ABC News' Ariane de Vogue reports:
When Carter G. Phillips, one of the most respected Supreme Court lawyers in the country, took the podium last Tuesday he had to have known he’d face tough questions. But even an experienced practitioner like Phillips may not have been prepared for a bench so hot that 80 minutes were easily filled with questions coming from almost every seat causing a collective head swivel in the audience.
Justice Sonia Sotomayor at one point showed more passion than is usually seen in the ornate chamber.
Phillips was representing the State of California and arguing that a federal court order mandating the state to reduce its prison population by 40,000 over a two-year period was “extraordinary and unprecedented." He said the state was working to remedy the situation on its own with new construction and that the order would force the release of thousands of prisoners prematurely.
Justice Ruth Bader Ginsburg and Justice Sonia Sotomayor pounced. Ginsburg pointed out that one case challenging the conditions in the prison had been pending for 20 years. “How much longer do we have to wait?” she said.
Then it was Justice Sotomayor’s turn. She asked Phillips to give her “concrete details” of what California, mired in a fiscal crisis, could do on its own to alleviate the crowding. “Slow down from the rhetoric,” she warned Phillips.
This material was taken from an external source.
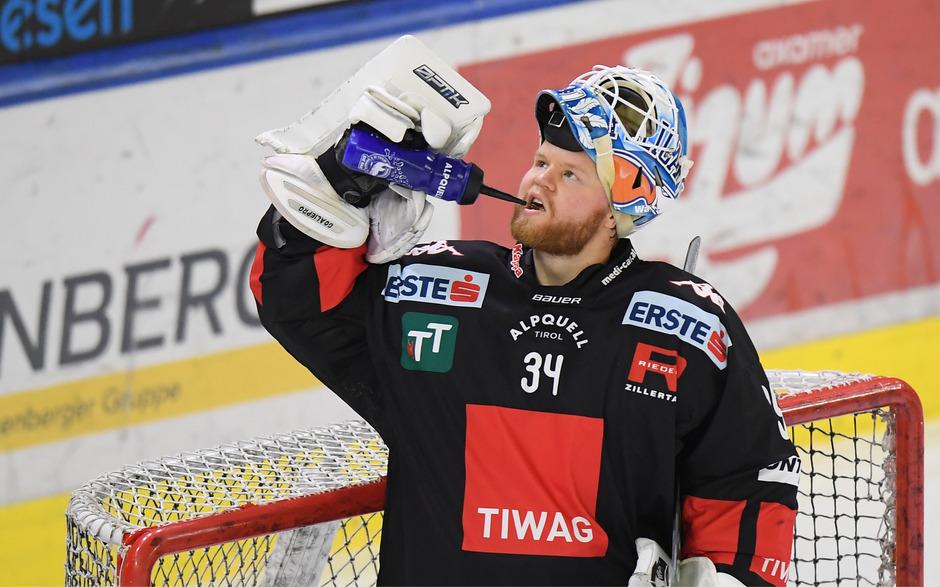 Mund abputzen und weitermachen: Auch der starke Haie-Goalie Janne Juvonen konnte die 3:4-Niederlage in Graz nicht verhindern.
Later she asked him: “When are you going to avoid the needless deaths that were reported in this record? When are you going to avoid or get around people sitting in their feces for days in a dazed state? When are you going to get to a point where you are going to deliver care that is going to be adequate?”
For a half moment the chamber was quiet. Then Justice Scalia lightly scolded her tone. “Don’t be rhetorical” he said.
Former Justice Byron White once said that with the addition of each new member the chemistry of the whole Court changes. With four new justices in recent years the Court is settling into a new dynamic.